-- Opening Marker --
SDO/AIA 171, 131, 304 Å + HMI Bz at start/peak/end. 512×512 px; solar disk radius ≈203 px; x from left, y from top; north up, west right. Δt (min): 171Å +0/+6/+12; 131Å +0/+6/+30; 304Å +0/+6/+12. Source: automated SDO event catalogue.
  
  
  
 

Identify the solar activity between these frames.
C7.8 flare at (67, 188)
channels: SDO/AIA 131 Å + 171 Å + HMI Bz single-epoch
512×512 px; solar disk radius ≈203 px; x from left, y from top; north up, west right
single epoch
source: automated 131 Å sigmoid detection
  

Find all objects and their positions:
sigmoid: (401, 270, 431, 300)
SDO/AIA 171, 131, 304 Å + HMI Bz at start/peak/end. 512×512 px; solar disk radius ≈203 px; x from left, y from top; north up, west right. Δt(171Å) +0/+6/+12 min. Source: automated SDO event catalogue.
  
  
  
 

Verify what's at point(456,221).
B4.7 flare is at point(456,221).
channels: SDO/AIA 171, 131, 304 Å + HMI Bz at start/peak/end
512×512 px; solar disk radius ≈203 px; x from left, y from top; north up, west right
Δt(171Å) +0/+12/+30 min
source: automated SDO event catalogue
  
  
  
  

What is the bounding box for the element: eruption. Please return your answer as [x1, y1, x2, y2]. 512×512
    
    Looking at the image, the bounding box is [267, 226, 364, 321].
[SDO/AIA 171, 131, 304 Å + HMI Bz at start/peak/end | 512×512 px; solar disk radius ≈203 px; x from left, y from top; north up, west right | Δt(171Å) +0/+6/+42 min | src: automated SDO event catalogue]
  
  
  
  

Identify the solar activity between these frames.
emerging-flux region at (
-- Closing Marker --
> [Instructions to follow]:
Your answer should be every entry above, repeated exactly.

> [Result of this exercise]:
SDO/AIA 171, 131, 304 Å + HMI Bz at start/peak/end. 512×512 px; solar disk radius ≈203 px; x from left, y from top; north up, west right. Δt (min): 171Å +0/+6/+12; 131Å +0/+6/+30; 304Å +0/+6/+12. Source: automated SDO event catalogue.
  
  
  
 

Identify the solar activity between these frames.
C7.8 flare at (67, 188)
channels: SDO/AIA 131 Å + 171 Å + HMI Bz single-epoch
512×512 px; solar disk radius ≈203 px; x from left, y from top; north up, west right
single epoch
source: automated 131 Å sigmoid detection
  

Find all objects and their positions:
sigmoid: (401, 270, 431, 300)
SDO/AIA 171, 131, 304 Å + HMI Bz at start/peak/end. 512×512 px; solar disk radius ≈203 px; x from left, y from top; north up, west right. Δt(171Å) +0/+6/+12 min. Source: automated SDO event catalogue.
  
  
  
 

Verify what's at point(456,221).
B4.7 flare is at point(456,221).
channels: SDO/AIA 171, 131, 304 Å + HMI Bz at start/peak/end
512×512 px; solar disk radius ≈203 px; x from left, y from top; north up, west right
Δt(171Å) +0/+12/+30 min
source: automated SDO event catalogue
  
  
  
  

What is the bounding box for the element: eruption. Please return your answer as [x1, y1, x2, y2]. 512×512
    
    Looking at the image, the bounding box is [267, 226, 364, 321].
[SDO/AIA 171, 131, 304 Å + HMI Bz at start/peak/end | 512×512 px; solar disk radius ≈203 px; x from left, y from top; north up, west right | Δt(171Å) +0/+6/+42 min | src: automated SDO event catalogue]
  
  
  
  

Identify the solar activity between these frames.
emerging-flux region at (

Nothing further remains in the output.